Task prompt: In the comment thread below, rewrite everything from "Jumping tracks, in" down to "anything by Chopin.", changing "Chopin" to "Schumann".
++++ Provided text ++++
Jumping tracks, in the catgory of great music I should like but don't, place Verdi's "Un Ballo in Maschera", Rachmaninov's 2nd Symphony, Stravinsky's "Le Sacre du Printemps" (ugh!!!), and almost anything by Chopin.
Posted by: James A. Altena | December 06, 2007 at 12:59 AM
I don't know... I may have to just be uncurable, then. :-D I've read it twice, Norton Critical Edition and an unabridged translation I picked up at my local library, and it just kills me.
As far as Heart and Othello... I don't think we're of different minds, as I recognize that they're both very good... particularly Othello. I just have a hard time reading them... they don't grab me the way Lear does. (And I'll second your candidacy of "single greatest original work of fiction in English in any genre" without hesitation.)
++++ Supplied material ++++
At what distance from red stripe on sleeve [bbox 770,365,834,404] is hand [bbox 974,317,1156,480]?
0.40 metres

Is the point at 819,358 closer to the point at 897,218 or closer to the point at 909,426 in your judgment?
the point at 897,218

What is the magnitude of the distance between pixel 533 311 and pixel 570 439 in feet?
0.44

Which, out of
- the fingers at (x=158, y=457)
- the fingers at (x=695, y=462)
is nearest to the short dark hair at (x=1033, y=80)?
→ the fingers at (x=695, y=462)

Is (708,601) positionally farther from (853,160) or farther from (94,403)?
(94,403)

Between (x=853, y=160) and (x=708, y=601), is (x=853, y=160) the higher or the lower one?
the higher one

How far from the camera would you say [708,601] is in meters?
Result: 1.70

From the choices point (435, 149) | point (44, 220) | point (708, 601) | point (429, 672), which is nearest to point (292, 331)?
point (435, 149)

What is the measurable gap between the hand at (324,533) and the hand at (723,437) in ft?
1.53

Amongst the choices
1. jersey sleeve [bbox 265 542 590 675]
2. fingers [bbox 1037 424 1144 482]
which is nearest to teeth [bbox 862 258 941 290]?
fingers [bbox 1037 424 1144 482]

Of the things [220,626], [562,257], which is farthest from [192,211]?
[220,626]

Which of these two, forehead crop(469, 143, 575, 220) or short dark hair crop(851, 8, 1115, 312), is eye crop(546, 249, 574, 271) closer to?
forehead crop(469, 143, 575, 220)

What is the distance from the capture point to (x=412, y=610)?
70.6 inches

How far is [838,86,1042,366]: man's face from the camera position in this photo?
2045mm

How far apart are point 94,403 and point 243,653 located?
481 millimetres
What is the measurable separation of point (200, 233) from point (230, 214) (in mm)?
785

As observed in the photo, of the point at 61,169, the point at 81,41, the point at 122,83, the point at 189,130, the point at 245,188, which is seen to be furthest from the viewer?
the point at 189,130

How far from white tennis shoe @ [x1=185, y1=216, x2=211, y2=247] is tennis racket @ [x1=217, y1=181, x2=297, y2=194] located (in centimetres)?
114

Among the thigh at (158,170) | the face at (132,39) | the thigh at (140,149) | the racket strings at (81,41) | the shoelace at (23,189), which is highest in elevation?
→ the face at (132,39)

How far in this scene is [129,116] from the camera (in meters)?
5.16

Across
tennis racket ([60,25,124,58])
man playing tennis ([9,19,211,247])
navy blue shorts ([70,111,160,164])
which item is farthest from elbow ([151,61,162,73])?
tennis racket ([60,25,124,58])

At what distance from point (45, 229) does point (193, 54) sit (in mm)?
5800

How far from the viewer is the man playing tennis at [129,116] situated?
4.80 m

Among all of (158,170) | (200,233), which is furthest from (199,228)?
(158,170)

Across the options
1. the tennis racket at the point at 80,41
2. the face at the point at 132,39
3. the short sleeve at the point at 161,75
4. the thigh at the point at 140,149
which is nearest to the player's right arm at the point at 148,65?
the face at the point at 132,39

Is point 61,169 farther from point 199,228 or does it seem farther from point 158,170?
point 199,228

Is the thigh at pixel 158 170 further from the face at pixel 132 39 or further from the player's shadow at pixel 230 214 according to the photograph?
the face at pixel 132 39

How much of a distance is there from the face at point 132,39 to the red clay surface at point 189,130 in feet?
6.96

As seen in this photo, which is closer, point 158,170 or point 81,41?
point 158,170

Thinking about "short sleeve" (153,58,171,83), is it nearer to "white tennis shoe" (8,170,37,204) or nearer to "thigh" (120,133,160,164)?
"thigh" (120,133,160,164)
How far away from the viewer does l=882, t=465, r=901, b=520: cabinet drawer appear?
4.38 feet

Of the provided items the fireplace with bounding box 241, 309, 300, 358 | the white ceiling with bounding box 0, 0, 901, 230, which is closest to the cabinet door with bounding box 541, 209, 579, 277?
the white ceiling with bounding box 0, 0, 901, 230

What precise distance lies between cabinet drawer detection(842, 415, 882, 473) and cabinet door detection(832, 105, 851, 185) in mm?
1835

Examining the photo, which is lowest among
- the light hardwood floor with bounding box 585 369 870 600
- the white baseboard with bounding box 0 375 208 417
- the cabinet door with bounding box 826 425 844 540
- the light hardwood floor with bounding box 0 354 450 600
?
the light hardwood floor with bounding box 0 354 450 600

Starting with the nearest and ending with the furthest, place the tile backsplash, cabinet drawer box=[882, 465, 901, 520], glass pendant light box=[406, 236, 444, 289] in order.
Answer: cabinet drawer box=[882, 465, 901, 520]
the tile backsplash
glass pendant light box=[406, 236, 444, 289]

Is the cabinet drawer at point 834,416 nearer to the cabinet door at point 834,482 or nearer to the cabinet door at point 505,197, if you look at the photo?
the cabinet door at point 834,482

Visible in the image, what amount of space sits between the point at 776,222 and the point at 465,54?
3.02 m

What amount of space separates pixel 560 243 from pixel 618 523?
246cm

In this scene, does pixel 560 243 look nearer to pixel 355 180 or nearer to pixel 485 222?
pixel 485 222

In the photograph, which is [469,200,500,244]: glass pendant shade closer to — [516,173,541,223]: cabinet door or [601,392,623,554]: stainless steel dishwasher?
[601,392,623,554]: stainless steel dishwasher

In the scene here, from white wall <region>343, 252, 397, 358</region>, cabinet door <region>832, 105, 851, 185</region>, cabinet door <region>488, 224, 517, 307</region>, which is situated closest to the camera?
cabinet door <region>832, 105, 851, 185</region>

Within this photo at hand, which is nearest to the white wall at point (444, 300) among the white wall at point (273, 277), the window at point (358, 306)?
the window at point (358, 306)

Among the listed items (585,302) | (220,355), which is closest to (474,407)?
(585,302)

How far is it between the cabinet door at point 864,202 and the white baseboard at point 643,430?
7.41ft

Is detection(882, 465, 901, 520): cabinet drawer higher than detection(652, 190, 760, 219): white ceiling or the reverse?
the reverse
++++
The reply:
Jumping tracks, in the catgory of great music I should like but don't, place Verdi's "Un Ballo in Maschera", Rachmaninov's 2nd Symphony, Stravinsky's "Le Sacre du Printemps" (ugh!!!), and almost anything by Schumann.